[PATCH] iommu/s390: Implement blocking domain
From: Niklas Schnelle
Date: Tue Aug 06 2024 - 09:59:32 EST
This fixes a crash when surprise hot-unplugging a PCI device. This crash
happens because during hot-unplug __iommu_group_set_domain_nofail()
attaching the default domain fails when the platform no longer
recognizes the device as it has already been removed and we end up with
a NULL domain pointer and UAF. This is exactly the case referred to in
the second comment in __iommu_device_set_domain() and just as stated
there if we can instead attach the blocking domain the UAF is prevented
as this can handle the already removed device. Implement the blocking
domain to use this handling. This would still leave us with a warning
for a failed attach. As failing to attach when the device is no longer
present is expected behavior turn this into an explicit -ENODEV error
and don't warn for it. Also change the error return for a NULL zdev to
-EIO as we don't want to ignore this case that would be a serious bug.
Fixes: c76c067e488c ("s390/pci: Use dma-iommu layer")
Signed-off-by: Niklas Schnelle <schnelle@xxxxxxxxxxxxx>
---
Note: I somewhat suspect this to be related to the following discussion
or at least we have seen the same backtraces in reports that we suspect
to be caused by the issue fixed with this patch. In the case I was able
to reproduce with vfio-pci pass-through to a KVM guest I got a different
trace though.

> TASK INSTRUCTIONS:
(a) Translate into Spanish this sentence from the IOMMU patch: "This fixes a crash when surprise hot-unplugging a PCI device."
(b) Reproduce the IOMMU patch from "Signed-off-by: Niklas Schnelle" up to and including "trace though.".
(c) Write what follows the final sentence of the IOMMU patch.

> ITEMS:
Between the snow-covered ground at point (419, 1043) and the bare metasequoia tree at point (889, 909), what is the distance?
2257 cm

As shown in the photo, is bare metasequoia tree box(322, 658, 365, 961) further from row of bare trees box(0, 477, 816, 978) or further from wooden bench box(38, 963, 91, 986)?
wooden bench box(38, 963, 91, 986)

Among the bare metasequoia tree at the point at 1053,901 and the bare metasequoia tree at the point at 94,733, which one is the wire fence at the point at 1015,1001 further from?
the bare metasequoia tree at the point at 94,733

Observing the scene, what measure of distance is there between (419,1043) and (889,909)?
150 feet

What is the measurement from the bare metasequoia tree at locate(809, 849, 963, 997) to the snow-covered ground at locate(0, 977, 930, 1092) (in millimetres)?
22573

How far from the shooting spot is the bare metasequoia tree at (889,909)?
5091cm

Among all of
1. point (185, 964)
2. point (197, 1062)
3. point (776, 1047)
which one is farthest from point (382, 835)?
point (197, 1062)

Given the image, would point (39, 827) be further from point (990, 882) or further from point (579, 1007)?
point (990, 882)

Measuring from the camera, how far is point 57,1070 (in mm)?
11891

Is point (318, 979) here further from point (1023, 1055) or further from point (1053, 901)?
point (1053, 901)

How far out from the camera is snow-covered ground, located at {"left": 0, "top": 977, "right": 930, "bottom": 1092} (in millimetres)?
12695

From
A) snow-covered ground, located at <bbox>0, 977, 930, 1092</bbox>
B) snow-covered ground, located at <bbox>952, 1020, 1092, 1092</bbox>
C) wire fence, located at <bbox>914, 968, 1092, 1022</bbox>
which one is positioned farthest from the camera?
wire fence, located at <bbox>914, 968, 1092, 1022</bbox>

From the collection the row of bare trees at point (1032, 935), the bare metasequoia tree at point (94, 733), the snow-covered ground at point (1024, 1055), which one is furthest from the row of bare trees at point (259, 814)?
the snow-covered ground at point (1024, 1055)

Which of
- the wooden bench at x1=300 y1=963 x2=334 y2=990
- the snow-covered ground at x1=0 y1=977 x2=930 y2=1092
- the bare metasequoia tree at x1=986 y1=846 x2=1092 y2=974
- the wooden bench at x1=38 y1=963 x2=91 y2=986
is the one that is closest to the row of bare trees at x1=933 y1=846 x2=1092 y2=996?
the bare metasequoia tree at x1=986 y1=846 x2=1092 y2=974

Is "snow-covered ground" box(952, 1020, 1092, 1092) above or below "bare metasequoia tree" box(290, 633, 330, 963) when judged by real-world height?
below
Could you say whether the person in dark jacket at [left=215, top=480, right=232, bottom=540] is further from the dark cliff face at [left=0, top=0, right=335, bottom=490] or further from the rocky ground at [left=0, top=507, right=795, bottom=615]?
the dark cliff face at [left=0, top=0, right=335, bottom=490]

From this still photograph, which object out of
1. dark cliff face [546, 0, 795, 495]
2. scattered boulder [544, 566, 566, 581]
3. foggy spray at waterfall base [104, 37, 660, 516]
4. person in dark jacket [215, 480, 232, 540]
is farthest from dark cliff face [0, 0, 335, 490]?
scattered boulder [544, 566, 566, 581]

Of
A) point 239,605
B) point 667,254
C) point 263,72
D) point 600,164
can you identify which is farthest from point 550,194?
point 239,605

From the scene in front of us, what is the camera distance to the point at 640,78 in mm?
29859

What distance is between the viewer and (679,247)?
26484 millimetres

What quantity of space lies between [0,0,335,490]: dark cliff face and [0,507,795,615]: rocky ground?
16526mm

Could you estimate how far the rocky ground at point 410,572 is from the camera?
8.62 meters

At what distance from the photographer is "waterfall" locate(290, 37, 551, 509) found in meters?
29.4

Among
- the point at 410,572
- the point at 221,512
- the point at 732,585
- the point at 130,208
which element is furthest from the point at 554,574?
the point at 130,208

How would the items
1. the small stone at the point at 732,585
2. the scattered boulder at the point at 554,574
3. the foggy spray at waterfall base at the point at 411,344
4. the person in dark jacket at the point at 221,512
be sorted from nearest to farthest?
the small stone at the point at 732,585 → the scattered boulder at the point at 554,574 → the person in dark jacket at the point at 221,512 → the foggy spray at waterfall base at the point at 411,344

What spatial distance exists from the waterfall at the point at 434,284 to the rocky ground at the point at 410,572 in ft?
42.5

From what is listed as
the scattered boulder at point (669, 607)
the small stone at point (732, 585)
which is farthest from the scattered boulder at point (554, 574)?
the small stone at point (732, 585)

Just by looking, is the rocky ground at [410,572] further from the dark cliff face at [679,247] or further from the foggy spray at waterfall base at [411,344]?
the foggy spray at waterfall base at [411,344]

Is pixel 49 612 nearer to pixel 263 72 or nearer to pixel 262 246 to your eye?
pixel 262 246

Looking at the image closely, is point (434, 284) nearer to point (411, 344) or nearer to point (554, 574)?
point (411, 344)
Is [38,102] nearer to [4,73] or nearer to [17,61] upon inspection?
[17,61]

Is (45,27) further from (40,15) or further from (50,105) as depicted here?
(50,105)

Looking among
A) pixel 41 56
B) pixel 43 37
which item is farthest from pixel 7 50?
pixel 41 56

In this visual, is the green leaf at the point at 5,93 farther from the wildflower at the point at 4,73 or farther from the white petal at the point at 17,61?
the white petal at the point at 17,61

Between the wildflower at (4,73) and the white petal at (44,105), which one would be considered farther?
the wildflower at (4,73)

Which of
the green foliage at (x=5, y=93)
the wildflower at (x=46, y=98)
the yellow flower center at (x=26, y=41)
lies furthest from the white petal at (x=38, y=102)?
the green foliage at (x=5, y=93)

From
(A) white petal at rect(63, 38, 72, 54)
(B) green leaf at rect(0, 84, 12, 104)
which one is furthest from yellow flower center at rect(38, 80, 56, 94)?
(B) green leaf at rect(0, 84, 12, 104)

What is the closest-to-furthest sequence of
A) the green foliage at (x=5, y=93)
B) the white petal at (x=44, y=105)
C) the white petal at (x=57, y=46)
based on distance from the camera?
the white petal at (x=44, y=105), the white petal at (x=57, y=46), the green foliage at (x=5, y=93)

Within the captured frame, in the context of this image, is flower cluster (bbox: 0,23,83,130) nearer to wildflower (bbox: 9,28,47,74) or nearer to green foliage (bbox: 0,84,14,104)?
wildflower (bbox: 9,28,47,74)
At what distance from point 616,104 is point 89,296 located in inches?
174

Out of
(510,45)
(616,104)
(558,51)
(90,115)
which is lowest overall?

> ANSWERS FOR THE TASKS:
(a) Esto corrige un fallo al desconectar en caliente de forma inesperada un dispositivo PCI.

(b)
Signed-off-by: Niklas Schnelle <schnelle@xxxxxxxxxxxxx>
---
Note: I somewhat suspect this to be related to the following discussion
or at least we have seen the same backtraces in reports that we suspect
to be caused by the issue fixed with this patch. In the case I was able
to reproduce with vfio-pci pass-through to a KVM guest I got a different
trace though.

(c)
Organizational note: I'll be on vacation starting Thursday. Matt will
then take over and sent new revisions as necessary.
---
drivers/iommu/iommu.c | 7 ++++--
drivers/iommu/s390-iommu.c | 55 ++++++++++++++++++++++++++++++++++++++--------
2 files changed, 51 insertions(+), 11 deletions(-)
diff --git a/drivers/iommu/iommu.c b/drivers/iommu/iommu.c
index ed6c5cb60c5a..91b3b23bf55c 100644
--- a/drivers/iommu/iommu.c
+++ b/drivers/iommu/iommu.c
@@ -119,8 +119,11 @@ static int __iommu_group_set_domain(struct iommu_group *group,
static void __iommu_group_set_domain_nofail(struct iommu_group *group,
struct iommu_domain *new_domain)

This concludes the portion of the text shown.